**** Given passage

Interview with Mask Maker & Painter: Victoria Ramos
Updated: Sep 17, 2022
Victoria, thank you for agreeing to talk about your creativity. For our readers, Victoria is a friend from an virtual art course I took with Lisa Mann, Fine Artist. Victoria, you have recently relocated to Washington State. I’ve seen your art and love your painting style. Let’s dive into your inspirations and passions in your works.
1. What is your earliest memory of being creative that you intuitively thought you’d be coming back to time and again?
My mother took me to ballet classes as a child. From my graduation of toe shoes, I shifted into modern dance. At the Pratt Institute in Brooklyn I studied graphic design for regular income and achieved a minor in Dance. In my studies, I painted while remaining insecure about reproducing reality. I re-birthed my painting a few years ago. My graphic design pursuit turned into communication design, advertising art. My path, however, resulted in becoming a fine art photographer. My education in dance pivoted into a practice that led to becoming a yoga teacher.
2. What inspires your art? Do you have an idea, a picture, a dream that forms your painting?
I don’t have an idea before beginning a painting. Mask making is another creative art I do as a result of a journey, a shamanic meditation, or a dream figure. I create as a result of having a response to a stimulation. The art I produce is a relationship; I am one part of the relationship and the piece is the other; the partnership begins as the piece and I carry on. A work may lie dormant; later I return and the relationship is renewed. I have been studying dream-tending, a therapy related to dream figures. (References: Carl Jung‘s theory of active imagination (see his same-named book). Karen Darcy Lubbers’ Bodymap Protocol: Integrating Art Therapy and Focusing in the Treatment of Adults with Trauma).
3. Creatives often have multiple creative channels they enjoy doing. Beyond painting, what other creativity brings you inner peace and joy?
I like making my home a work of art. I am a home body; it is important that my visual living space is comfortable. I like beautiful things. I have a degree in Fashion; I used to make my own clothes. Now I assemble objects together. Beauty and grace make me love life.
4. What do you wish I’d asked?
People say that love, if anything will save humanity. Beauty and awe will save it. Think of it in a rusted tractor, the beauty of grief, the beauty of sorrow and suffering, of a sunset, a fresh snowfall or a joyful child. Find it in the grace of being: broken down into a state of suspended amazement, or, as a smell, a texture; seeing and hearing an ocean wave or a tree; seeing wildlife, a rock formation, a storm, or a mountain. Beauty is being present for the wind being knocked back into you. Creating is what we do all the time, our life is a work of art continually evolving.

********

Task statement —
Copy the interview from "I like making" up to and including "me love life.", swapping "Fashion" for "Textiles".

**** Data extracts

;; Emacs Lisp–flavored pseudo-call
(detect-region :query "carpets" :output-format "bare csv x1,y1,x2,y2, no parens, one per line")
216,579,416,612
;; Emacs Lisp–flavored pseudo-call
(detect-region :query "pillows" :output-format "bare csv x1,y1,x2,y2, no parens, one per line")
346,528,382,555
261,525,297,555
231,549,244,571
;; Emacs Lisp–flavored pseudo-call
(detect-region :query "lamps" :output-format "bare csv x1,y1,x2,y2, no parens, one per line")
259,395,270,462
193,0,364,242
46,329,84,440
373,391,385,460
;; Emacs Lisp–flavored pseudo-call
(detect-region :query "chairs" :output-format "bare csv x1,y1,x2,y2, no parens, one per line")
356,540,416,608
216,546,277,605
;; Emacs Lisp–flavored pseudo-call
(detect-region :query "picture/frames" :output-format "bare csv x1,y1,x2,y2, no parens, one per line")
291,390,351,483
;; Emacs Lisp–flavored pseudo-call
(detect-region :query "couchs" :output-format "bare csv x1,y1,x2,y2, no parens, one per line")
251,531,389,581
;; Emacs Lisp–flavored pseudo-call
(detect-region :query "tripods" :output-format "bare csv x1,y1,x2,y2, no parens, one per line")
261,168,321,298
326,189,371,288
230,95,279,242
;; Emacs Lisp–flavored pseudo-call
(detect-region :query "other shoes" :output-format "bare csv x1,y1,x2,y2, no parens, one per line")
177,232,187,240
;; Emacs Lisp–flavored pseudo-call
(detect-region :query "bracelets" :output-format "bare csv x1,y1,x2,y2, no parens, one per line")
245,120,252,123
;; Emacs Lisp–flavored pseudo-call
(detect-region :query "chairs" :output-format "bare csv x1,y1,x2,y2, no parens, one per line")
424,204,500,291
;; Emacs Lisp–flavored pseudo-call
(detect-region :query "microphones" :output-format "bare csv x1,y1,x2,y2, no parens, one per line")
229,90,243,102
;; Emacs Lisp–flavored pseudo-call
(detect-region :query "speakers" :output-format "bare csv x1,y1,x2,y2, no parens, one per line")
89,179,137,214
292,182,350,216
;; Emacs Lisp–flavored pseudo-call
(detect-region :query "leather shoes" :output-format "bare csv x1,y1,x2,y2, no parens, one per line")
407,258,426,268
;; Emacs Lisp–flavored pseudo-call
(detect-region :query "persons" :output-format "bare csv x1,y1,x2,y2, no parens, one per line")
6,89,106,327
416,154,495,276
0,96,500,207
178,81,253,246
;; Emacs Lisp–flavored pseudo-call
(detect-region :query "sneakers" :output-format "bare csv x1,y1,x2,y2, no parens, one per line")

********

Written reply —
I like making my home a work of art. I am a home body; it is important that my visual living space is comfortable. I like beautiful things. I have a degree in Textiles; I used to make my own clothes. Now I assemble objects together. Beauty and grace make me love life.